Scientists from Google Research and the company Loon, which is spun off from Google, have used reinforcement learning to train an AI to keep a stratospheric balloon autonomously in a fixed area. The AI lets the balloon rise or fall so that it can use high-altitude winds in different directions in order not to leave a radius of 50 kilometers around its reference point.
Loon emerged from the Google X experimental laboratory. The company supplies regions with weak network coverage with Internet access via stratospheric balloons. The new control is more efficient than the old, manually optimized method. Marc Bellemare and his colleagues now describe the technical details of the method in the journal Nature.
The balloons use solar-powered pumps to take in or out air, and so rise or fall. Since the winds blow steadily in the stratosphere, the balloons can be controlled quite reliably: If a balloon is too far from its reference point, the controller searches for a height at which a suitable wind blows based on meteorological data and wind forecasts . The previously used “Station Seeker” algorithm was quite conservative. He preferred winds that blew at the smallest possible angle to the target and at the lowest possible speed.
However, this strategy is not always optimal in terms of energy. The Google researchers therefore wanted to test whether reinforcement learning would be a better solution to the problem. The algorithm performs a large number of different actions in a simulation in order to learn which strategy leads to the greatest possible success. The method has recently been used with great success, especially in computer games. In contrast to game scenarios, however, the AI only has limited and incorrect data for this problem. Bellemare and colleagues filled these gaps by adding randomly generated noise to the wind data.

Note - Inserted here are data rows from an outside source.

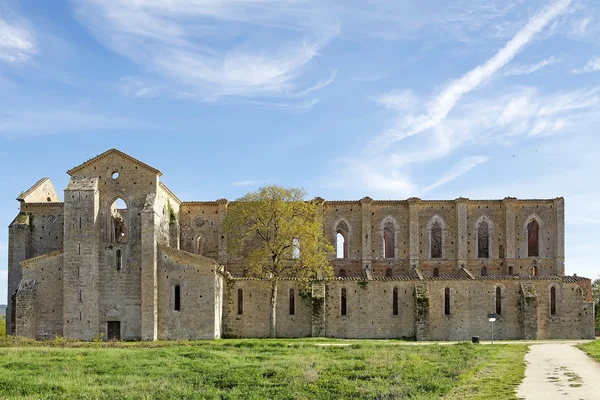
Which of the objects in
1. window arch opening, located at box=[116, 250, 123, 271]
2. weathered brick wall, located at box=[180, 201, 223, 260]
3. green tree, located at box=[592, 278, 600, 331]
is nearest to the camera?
window arch opening, located at box=[116, 250, 123, 271]

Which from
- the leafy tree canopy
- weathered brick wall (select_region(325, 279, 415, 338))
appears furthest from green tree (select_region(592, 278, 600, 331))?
the leafy tree canopy

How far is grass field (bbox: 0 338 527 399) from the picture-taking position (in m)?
19.2

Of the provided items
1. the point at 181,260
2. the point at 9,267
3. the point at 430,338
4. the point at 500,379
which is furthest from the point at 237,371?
the point at 9,267

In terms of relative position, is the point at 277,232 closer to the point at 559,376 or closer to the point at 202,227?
the point at 202,227

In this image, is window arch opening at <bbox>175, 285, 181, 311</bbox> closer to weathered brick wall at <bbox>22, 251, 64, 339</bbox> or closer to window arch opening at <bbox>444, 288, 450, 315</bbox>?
weathered brick wall at <bbox>22, 251, 64, 339</bbox>

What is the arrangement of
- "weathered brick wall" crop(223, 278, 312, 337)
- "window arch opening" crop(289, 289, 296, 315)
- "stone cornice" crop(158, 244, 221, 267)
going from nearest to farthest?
"stone cornice" crop(158, 244, 221, 267), "weathered brick wall" crop(223, 278, 312, 337), "window arch opening" crop(289, 289, 296, 315)

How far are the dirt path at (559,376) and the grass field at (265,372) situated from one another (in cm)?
55

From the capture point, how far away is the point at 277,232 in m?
41.8

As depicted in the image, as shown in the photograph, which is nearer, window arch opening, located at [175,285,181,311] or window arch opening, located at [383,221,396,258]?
window arch opening, located at [175,285,181,311]

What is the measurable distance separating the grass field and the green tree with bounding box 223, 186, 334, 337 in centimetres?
958

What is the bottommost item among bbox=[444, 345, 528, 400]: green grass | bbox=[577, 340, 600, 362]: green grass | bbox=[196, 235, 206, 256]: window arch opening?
bbox=[577, 340, 600, 362]: green grass

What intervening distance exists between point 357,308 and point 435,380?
72.2 feet

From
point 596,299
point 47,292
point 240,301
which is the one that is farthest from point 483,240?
point 47,292

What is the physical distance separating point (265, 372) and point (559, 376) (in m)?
9.30
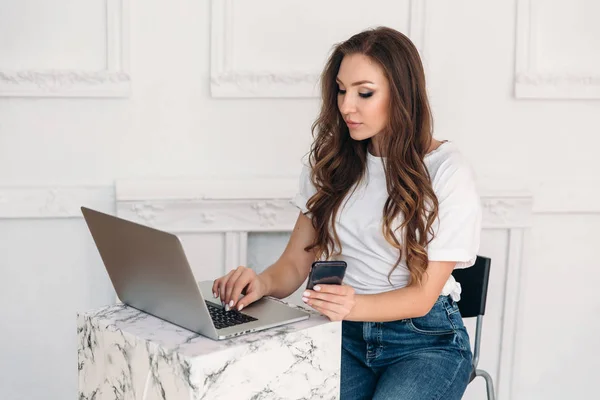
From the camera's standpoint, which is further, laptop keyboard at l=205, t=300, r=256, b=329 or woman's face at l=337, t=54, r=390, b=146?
woman's face at l=337, t=54, r=390, b=146

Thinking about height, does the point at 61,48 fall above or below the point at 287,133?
above

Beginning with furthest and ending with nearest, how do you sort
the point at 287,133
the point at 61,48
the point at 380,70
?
the point at 287,133, the point at 61,48, the point at 380,70

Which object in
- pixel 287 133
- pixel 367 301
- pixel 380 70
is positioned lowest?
pixel 367 301

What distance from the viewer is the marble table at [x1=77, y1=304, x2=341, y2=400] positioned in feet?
4.75

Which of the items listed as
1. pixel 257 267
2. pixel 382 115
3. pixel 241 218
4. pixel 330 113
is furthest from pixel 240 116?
pixel 382 115

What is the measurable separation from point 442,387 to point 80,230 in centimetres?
137

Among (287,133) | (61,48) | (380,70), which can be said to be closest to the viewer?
(380,70)

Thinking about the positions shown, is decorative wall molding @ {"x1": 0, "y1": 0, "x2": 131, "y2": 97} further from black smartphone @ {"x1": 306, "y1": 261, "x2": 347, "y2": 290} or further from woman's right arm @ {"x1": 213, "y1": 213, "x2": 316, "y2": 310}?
black smartphone @ {"x1": 306, "y1": 261, "x2": 347, "y2": 290}

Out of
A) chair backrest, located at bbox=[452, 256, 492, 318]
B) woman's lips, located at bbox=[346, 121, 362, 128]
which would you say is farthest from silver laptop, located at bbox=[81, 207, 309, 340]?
chair backrest, located at bbox=[452, 256, 492, 318]

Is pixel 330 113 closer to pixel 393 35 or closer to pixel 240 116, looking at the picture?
pixel 393 35

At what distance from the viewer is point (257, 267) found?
2.84 metres

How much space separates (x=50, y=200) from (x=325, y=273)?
130cm

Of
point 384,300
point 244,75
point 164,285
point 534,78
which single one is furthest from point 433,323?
point 534,78

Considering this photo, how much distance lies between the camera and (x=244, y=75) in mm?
2654
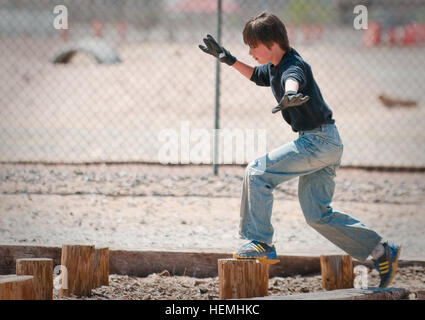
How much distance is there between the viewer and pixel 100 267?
12.0ft

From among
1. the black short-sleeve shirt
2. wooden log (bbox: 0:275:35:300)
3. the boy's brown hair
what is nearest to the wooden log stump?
the black short-sleeve shirt

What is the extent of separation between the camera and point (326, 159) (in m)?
3.49

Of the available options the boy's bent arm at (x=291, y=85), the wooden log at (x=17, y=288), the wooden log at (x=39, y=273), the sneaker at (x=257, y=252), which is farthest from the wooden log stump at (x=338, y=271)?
the wooden log at (x=17, y=288)

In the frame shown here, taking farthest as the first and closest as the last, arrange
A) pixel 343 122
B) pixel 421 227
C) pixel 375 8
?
pixel 375 8 → pixel 343 122 → pixel 421 227

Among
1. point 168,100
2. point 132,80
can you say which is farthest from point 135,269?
point 132,80

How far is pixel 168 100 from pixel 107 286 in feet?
31.9

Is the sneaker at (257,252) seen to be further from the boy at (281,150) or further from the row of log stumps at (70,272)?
the row of log stumps at (70,272)

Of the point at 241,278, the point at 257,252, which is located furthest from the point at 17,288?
the point at 257,252

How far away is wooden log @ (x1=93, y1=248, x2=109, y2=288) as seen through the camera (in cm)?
360

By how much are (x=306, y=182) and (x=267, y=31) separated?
34.1 inches

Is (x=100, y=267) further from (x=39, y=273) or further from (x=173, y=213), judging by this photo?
(x=173, y=213)

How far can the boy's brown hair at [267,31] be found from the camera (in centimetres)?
344

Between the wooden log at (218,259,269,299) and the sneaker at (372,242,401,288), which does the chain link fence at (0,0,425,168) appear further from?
the wooden log at (218,259,269,299)
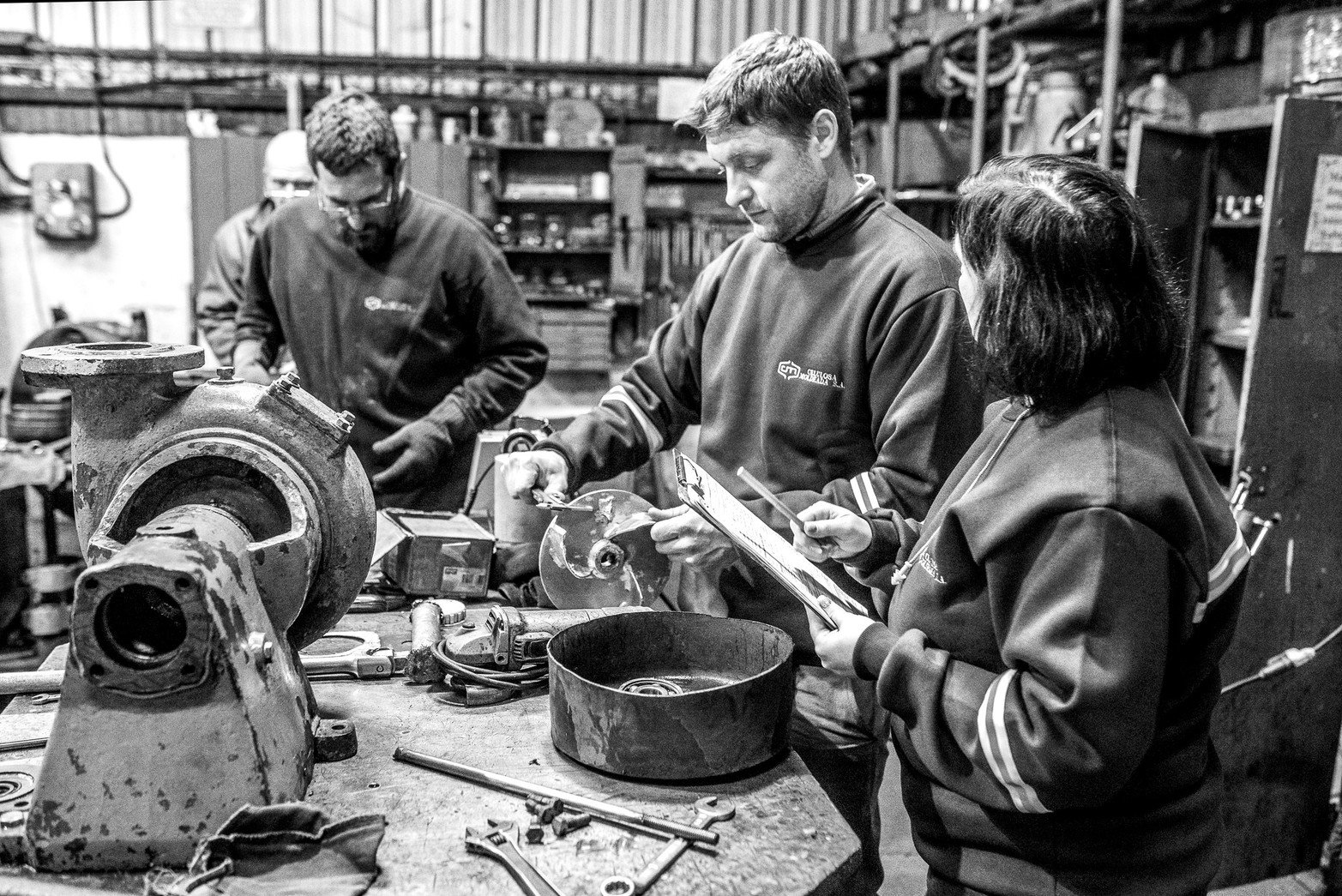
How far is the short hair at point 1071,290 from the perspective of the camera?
1132mm

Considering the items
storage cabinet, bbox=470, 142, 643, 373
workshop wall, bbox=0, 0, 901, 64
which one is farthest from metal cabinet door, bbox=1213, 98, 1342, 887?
workshop wall, bbox=0, 0, 901, 64

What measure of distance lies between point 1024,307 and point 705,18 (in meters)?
6.38

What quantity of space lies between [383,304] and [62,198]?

The neural network trained in this way was actually able to master the task better than the algorithm previously used: the balloon stayed within a radius of 50 kilometers around the reference point around 55 percent of the time, while Seeker station only stayed 40 percent of the time brought. That doesn’t read particularly impressive at first. In absolute numbers, however, the balloon spent around 3.5 hours more in the target area within 24 hours.
In addition, the bar on this problem is quite high. The limitation of the navigation method and the incomplete information about the wind system mean that the researchers calculated an upper limit of 68 percent of the time within the 50 kilometer radius. More, they write, could not be achieved “even with perfect knowledge of the wind system”, since there are situations in which the prevailing winds would simply make a solution impossible. If the information about the winds is incomplete, the researchers come to an upper limit of 55 percent. Because more information would improve the controls, the balloons will collect data during the flight in future. However, Bellemare writes that letting the neural network learn further in the course of operation would be of little use because it has already had “millions of flights in the simulation” behind it.

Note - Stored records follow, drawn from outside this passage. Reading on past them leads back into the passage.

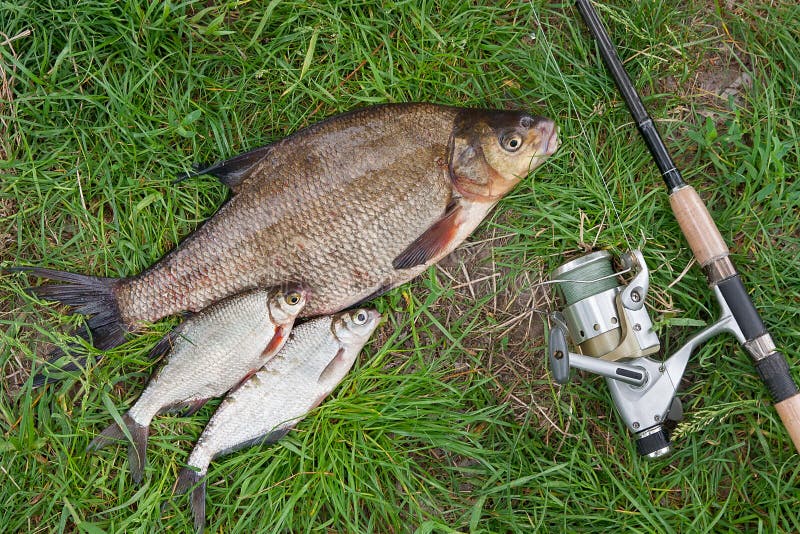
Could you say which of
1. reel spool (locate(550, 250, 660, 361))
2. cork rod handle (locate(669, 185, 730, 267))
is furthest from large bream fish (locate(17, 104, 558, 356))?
cork rod handle (locate(669, 185, 730, 267))

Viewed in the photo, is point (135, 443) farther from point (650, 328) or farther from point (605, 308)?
point (650, 328)

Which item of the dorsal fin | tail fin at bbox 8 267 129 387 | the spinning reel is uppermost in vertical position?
the dorsal fin

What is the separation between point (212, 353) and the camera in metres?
2.99

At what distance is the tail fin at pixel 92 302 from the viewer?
3088mm

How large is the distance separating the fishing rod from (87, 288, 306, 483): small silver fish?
54.9 inches

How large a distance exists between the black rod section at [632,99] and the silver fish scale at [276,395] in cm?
182

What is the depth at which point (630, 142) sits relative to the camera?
10.7 ft

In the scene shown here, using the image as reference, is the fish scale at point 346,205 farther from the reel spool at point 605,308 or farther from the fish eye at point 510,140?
the reel spool at point 605,308

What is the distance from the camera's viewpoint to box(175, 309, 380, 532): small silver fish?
3.05 metres

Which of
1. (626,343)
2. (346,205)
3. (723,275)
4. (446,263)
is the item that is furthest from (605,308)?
(346,205)

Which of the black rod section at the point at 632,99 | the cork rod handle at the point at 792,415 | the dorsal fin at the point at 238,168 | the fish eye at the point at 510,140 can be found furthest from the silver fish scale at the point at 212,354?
the cork rod handle at the point at 792,415

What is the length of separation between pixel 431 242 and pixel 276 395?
1.09 m

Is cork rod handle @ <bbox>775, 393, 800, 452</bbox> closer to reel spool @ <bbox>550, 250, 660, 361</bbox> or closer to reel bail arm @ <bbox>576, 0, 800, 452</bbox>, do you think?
reel bail arm @ <bbox>576, 0, 800, 452</bbox>

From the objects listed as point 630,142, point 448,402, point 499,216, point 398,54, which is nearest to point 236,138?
point 398,54
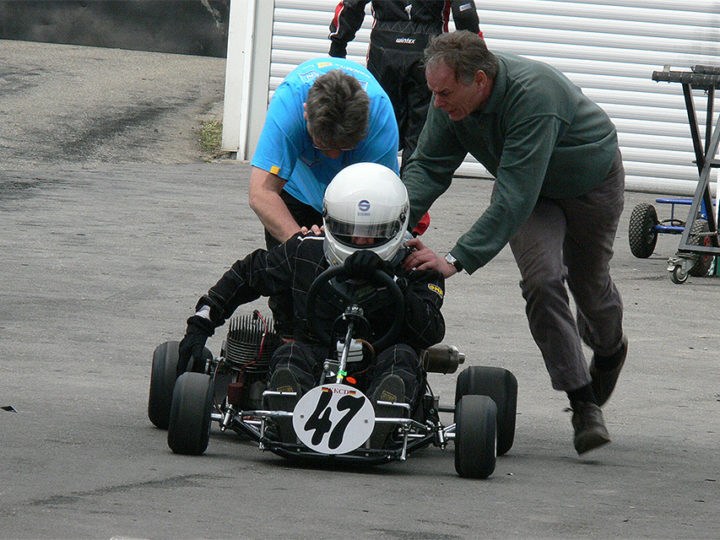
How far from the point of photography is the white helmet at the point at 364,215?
5027 mm

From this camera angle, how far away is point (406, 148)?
9906 mm

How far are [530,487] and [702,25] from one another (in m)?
11.0

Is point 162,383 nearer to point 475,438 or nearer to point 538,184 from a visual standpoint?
point 475,438

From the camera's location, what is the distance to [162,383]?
5.49 metres

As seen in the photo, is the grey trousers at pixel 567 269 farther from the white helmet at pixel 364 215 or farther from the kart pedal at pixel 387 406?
the kart pedal at pixel 387 406

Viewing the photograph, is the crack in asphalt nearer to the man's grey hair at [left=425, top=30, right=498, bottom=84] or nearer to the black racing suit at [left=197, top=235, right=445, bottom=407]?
the black racing suit at [left=197, top=235, right=445, bottom=407]

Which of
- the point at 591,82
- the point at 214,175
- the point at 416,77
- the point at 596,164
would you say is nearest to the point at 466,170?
the point at 591,82

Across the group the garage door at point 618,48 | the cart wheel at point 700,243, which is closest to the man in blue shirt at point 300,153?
the cart wheel at point 700,243

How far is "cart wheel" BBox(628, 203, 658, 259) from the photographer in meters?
10.8

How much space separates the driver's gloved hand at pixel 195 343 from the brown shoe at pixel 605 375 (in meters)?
1.76

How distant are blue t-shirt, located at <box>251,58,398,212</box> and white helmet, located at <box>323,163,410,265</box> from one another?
2.12 feet

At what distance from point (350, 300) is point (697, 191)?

The researchers write that the method cannot be applied to networking balloons alone. Altitude balloons that remain in one place could also be used for a variety of other tasks such as environmental measurements or forest fire observation. “The primary use for Loon is to provide connectivity to underserved populations,” writes Bellemare. However, the ability to quickly train a controller for other purposes opens up a number of opportunities for the team to pursue.